Reviews
“An endearing history of ex-urban American life that consistently evokes Mark Twain, James Thurber, and their kindred. The result is a compact comic Decameron, a deadpan fantasia . . . a minor masterpiece: one of the most delightful novels of the decade.” Kirkus Reviews
“Is there a more beguiling writer today than Eric Kraft? In his latest comic novel, he manages to combine two of his work’s hitherto disparate modes—the pastoral (à la Wodehouse) and the black humor that runs like a stain through American literature from Melville to Nathanael West—to hilarious effect. . . . With his customary elegance, Kraft has written a coda to the utopian impulses that lurk in the heart of our century; this novel will please both fans and readers new to the small, welcoming hotel of the Peter Leroy books.” Publishers Weekly
“Leaving Small’s Hotel is edgier than most of Kraft’s work. . . . The book is imaginative, clever, and convoluted, offering a twist in the road Kraft has been building to our collective past. Under the surface humor, Kraft’s take on the national experience is thoughtful, disturbing, and unlike that of any other American writer.” Anthony Brandt, Men’s Journal
“There is a delightful loopiness to the novels of Eric Kraft that no other writer today can emulate. It is a sly charm that makes us think his stories are a good deal simpler than they are. In fact, they are wonderfully complex, multi-layered and multileveled, as carefully painted as Japanese miniatures. . . . The belief has long been held here that Eric Kraft is one of our best writers, and Leaving Small’s Hotel reinforces it. . . . Not since James Thurber has anyone written so delightfully about the foibles of his childhood.” Roger Harris, Newark Star-Ledger
“Kraft offers a refreshingly complex and searching portrait of the writing life, as well as of a fundamentally strong and warm relationship between a husband and wife assailed by doubt and unhappiness. Leaving Small’s Hotel affirms once more that when the destination is Babbington (as Leroy’s version of Kraft concludes), ‘time spent in another place, in another life, is the perfect vacation, the ideal.’” Mahinder Kingra, City Paper (Baltimore)

__Material provided__:

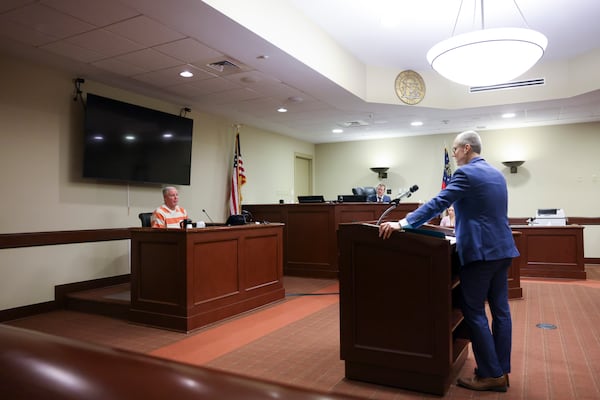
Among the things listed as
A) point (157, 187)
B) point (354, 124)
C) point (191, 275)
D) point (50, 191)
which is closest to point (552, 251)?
point (354, 124)

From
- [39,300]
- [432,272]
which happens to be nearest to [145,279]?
[39,300]

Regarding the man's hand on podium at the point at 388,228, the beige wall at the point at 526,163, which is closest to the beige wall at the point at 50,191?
the man's hand on podium at the point at 388,228

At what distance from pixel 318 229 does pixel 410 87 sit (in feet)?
9.38

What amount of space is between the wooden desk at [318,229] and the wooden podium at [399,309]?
399 cm

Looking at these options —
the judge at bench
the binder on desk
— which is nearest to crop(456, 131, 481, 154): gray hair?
the binder on desk

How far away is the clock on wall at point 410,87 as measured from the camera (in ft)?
22.8

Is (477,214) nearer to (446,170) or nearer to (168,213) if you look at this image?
(168,213)

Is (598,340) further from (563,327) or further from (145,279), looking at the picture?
(145,279)

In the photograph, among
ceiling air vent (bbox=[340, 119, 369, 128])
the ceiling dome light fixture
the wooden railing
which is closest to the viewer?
the ceiling dome light fixture

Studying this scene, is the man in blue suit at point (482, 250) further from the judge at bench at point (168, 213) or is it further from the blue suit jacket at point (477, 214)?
the judge at bench at point (168, 213)

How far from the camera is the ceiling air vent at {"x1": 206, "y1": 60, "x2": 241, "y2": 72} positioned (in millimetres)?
4879

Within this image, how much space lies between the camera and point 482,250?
244 centimetres

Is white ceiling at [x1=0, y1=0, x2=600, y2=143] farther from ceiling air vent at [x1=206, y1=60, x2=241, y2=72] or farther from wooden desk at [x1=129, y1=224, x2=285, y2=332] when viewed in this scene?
wooden desk at [x1=129, y1=224, x2=285, y2=332]

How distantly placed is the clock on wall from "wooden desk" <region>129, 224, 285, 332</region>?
3.76 meters
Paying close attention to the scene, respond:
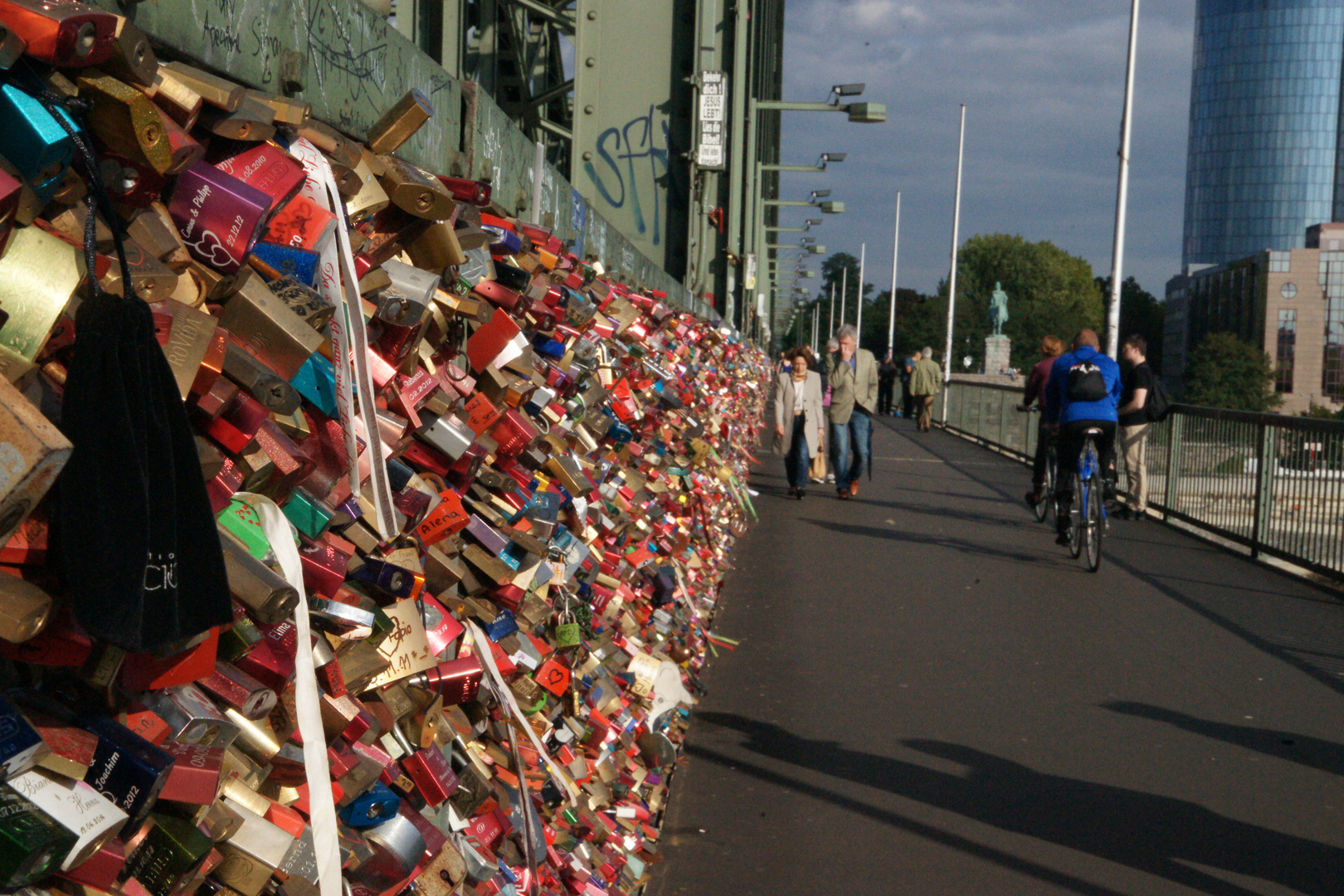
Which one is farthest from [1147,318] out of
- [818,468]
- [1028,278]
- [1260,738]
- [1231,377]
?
[1260,738]

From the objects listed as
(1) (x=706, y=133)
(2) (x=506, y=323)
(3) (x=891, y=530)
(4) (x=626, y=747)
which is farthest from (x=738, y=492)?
(2) (x=506, y=323)

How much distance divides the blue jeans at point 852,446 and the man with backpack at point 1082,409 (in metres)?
3.81

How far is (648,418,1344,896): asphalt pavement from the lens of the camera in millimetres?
4461

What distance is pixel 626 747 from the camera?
425 cm

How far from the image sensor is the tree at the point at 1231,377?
272ft

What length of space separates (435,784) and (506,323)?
0.99 metres

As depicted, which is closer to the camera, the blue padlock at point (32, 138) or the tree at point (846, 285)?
the blue padlock at point (32, 138)

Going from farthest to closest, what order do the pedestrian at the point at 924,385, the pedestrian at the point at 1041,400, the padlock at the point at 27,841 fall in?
the pedestrian at the point at 924,385
the pedestrian at the point at 1041,400
the padlock at the point at 27,841

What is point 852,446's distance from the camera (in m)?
15.4

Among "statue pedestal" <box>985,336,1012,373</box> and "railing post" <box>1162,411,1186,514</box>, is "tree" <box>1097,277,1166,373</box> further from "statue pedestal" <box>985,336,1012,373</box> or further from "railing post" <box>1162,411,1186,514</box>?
"railing post" <box>1162,411,1186,514</box>

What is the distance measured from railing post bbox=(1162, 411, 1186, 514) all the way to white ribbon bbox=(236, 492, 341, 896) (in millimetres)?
14377

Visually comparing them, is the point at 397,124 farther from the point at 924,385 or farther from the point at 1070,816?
the point at 924,385

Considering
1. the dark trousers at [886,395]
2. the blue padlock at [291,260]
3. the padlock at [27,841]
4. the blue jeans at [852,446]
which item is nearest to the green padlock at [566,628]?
the blue padlock at [291,260]

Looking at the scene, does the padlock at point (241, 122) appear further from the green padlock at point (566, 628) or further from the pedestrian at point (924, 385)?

__Exercises__:
A: Name every publication cited in the reviews.
B: Format part of the rows as a numbered list, starting at the line that has "Considering" and ending with the last line of the rows, both included. Leave out blank lines.

__Solutions to the tasks__:
A:
Kirkus Reviews
Publishers Weekly
Men's Journal
Newark Star-Ledger
City Paper (Baltimore)

B:
1. Considering
2. 1. the dark trousers at [886,395]
3. 2. the blue padlock at [291,260]
4. 3. the padlock at [27,841]
5. 4. the blue jeans at [852,446]
6. which item is nearest to the green padlock at [566,628]?
7. the blue padlock at [291,260]
8. Looking at the scene, does the padlock at point (241, 122) appear further from the green padlock at point (566, 628) or further from the pedestrian at point (924, 385)?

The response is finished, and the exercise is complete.